Things got off to a tough start for Freeman’s team, although it was expected that they would lose their opener to Ohio State, one of the favorites to win the national title. What wasn’t so expected was the second loss to Marshall,. a team that Notre Dame was paying over a million to be an expected easy win at home. Instead it was a tough 21-20 loss and the skeptics began voicing doubts about Freeman after only two games.

Notre Dame bounced back this past Saturday, defeating California 20-17. While the victory will calm some fears for the short term, Freeman knows he’s under a super microscope. Every Notre Dame home game is on NBC, and most of the road games are shown on other networks. The schedule is a tough one that includes games against nationally ranked foes BYU, Clemson and Southern Cal. But Freeman is quite confident in his abilities, and when he took the job publicly acknowledged the degree of difficulty and level of exposure that goes with the position of Notre Dame head coach.

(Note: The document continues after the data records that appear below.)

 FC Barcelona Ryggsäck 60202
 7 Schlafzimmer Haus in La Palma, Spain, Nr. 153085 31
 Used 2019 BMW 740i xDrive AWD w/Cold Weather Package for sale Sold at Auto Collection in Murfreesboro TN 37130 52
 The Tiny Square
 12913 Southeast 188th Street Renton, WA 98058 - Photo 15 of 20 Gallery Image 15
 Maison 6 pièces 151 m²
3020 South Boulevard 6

“Wow, I’m the head coach at the University of Notre Dame,” the 36-year-old Freeman said last December upon taking the job. “it’s been business as usual. Once that (first) second goes up, it’s about, get back to work, get back to work.” Though he lost his first game in last year’s Fiesta Bowl to Oklahomas State and took a pair of early losses this year, most observers feel Freeman will eventually get Notre Dame back in title contention. 

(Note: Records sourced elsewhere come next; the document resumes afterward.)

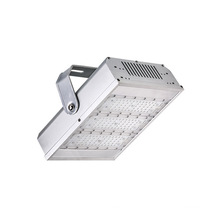 80W LED Tunnel Light with Lm80 Test Report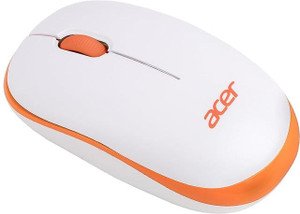 ACER MOUSE W/L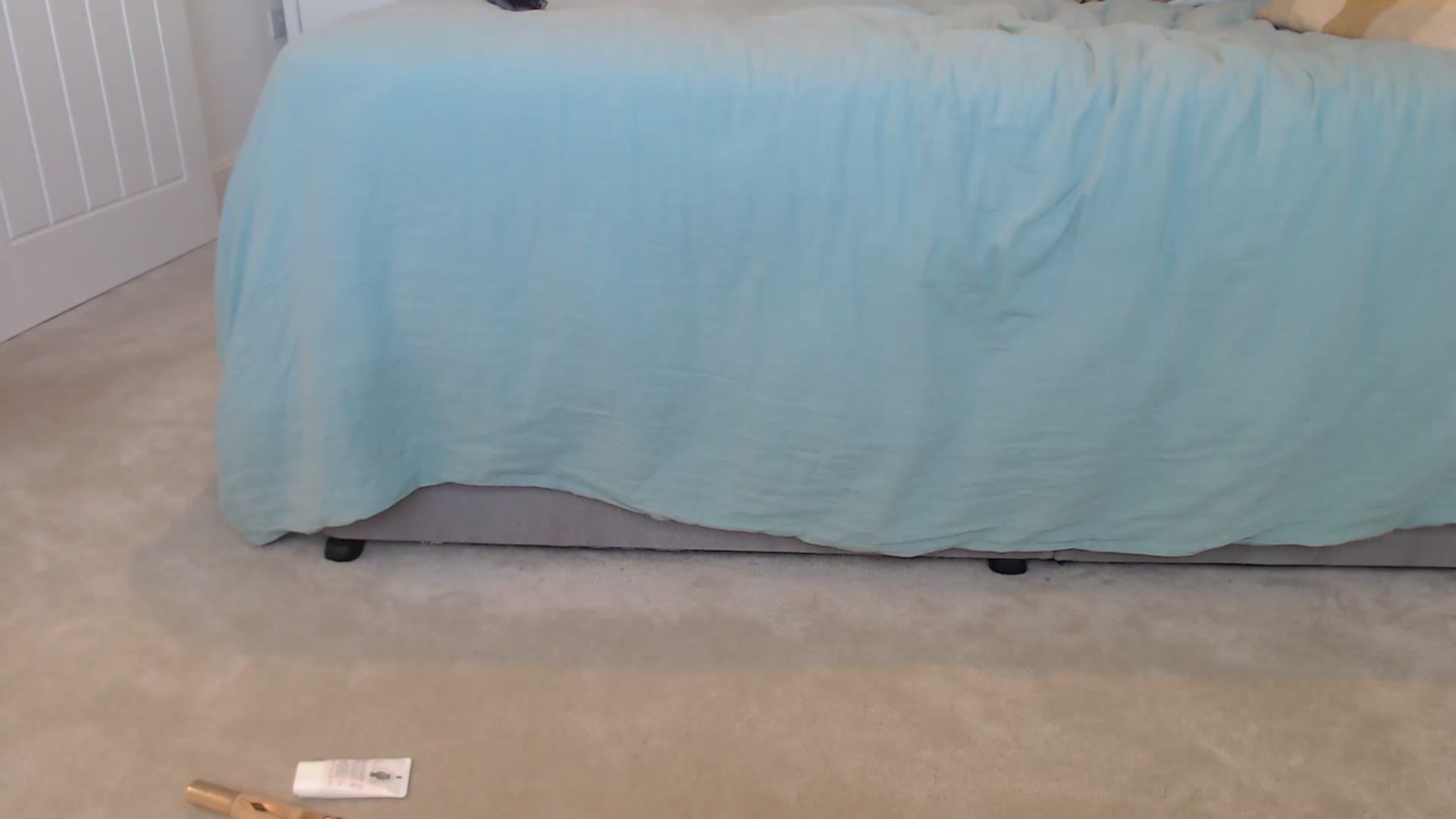 Gallery image thumbnail from Ruby_cutie's myfreecams stream on, 09/25/2025, 15:53 image 2 of 20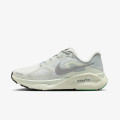 Nike WMNS NIKE STRUCTURE PLUS 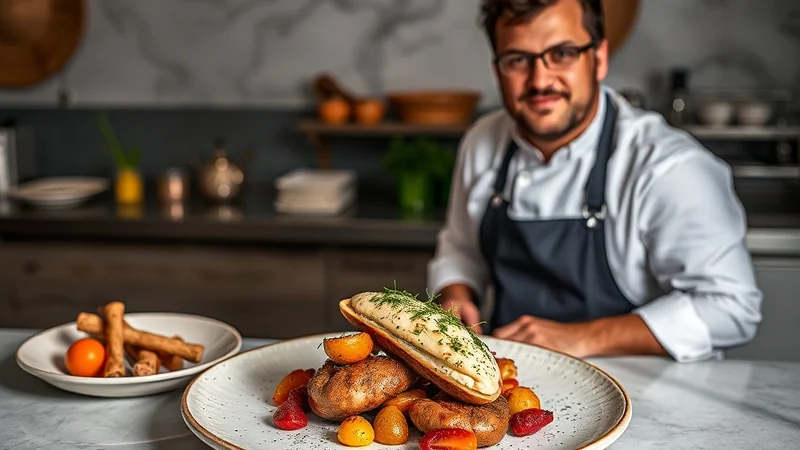 Deux Gars Dans L’Petrin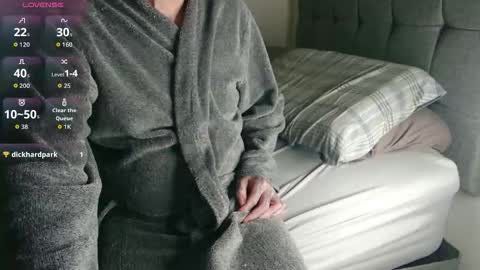 showofjay online show from December 23, 2025, 10:24 am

Joseph has only been on the job one week, but his first game wasn’t a good one. The sixth-ranked Oklahoma Sooners crushed Nebraska 49-14, and though he’d only been in charge a week Joseph took full blame for his team’s poor showing. “This is on me, not my players, not my assistant coaches,” Joseph told ABC News, :I’ve got to do a better job, and I will. I’ve got to accept responsibility for it, and I have. We’ve got eight games left, and we’re going to get ready to win some games.”

Joseph is in a much tougher spot than Freeman, who has a guaranteed five-hear contract. He’s an interim figure, part of the coaching staff assembled by former head coach Scott Frost. Frost, who won a Heisman Trophy while quarterbacking Nebraska to a national championship in the late ‘90s, was brought in to re-establish the domination of past Cornhusker squads. Instead, Frost, who began in 2018, had a 16-31 career mark, and a 5-22 record in one-score games, the worse mark among FBS teams during that period. Nebraska was so anxious to can him after their 1-2 start they fired him prior to Oct. 1, when his $15 million dollar buyout would have dropped to $7.5 million.

So Joseph must try and build a winner in an atmosphere of gloom, with rumors swirling that Urban Meyer (among others) is already being considered for the full-time job. Both he and Freeman know that the rest of the year the progress of their team will be closely watched, and their coaching performances constantly watched and evaluated.